Exercise description: Show every line below that contains the word "furthest", with case counting.

Records to use:
===

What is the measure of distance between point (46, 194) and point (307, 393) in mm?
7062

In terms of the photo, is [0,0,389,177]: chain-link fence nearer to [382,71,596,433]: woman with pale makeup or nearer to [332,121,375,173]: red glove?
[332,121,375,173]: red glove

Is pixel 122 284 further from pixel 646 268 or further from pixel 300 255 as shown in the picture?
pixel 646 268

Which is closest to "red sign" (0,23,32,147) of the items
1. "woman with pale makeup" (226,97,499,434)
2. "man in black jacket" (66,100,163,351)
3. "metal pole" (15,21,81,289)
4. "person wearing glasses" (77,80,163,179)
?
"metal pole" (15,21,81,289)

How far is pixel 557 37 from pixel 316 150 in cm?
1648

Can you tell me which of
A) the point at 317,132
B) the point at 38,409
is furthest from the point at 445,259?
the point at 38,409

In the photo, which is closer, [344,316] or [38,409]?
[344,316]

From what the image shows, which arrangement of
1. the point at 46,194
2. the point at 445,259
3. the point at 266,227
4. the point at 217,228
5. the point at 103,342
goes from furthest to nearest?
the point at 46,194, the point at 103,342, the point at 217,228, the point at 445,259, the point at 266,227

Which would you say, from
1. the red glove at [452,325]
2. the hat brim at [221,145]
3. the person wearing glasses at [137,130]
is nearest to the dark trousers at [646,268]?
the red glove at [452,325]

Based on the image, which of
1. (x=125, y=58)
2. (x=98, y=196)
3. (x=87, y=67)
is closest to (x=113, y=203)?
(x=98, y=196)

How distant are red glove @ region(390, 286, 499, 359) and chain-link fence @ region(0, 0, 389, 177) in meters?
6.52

===

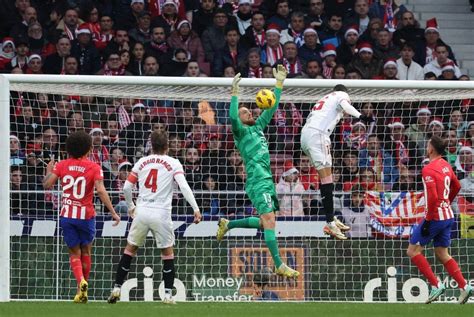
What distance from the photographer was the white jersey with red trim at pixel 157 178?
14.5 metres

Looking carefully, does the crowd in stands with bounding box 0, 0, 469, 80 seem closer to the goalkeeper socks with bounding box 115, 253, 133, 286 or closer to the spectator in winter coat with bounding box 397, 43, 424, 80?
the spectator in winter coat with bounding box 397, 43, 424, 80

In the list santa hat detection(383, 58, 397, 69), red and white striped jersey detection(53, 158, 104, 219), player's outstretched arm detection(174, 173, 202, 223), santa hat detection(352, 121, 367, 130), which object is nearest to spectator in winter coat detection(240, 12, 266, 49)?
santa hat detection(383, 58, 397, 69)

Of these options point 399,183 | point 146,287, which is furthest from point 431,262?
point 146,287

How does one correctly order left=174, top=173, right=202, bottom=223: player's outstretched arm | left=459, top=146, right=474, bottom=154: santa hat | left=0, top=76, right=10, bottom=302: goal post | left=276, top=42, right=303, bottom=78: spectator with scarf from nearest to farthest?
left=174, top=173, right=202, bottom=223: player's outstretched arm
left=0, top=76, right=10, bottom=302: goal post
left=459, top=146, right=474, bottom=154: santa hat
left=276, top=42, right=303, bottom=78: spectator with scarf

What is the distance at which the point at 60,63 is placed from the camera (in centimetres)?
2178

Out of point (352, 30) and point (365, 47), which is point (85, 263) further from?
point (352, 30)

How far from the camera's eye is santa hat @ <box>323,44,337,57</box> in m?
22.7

===

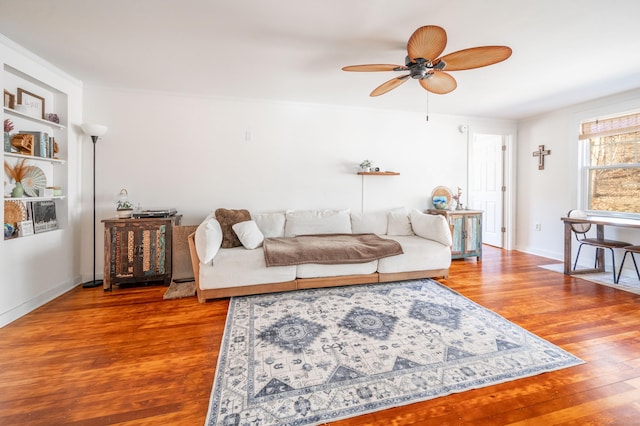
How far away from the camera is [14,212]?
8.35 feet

===

Output for this exercise:
is furthest from the point at 445,259?
goes from furthest to nearest?
Of these options point 399,183 | point 146,287, which is furthest from point 431,262?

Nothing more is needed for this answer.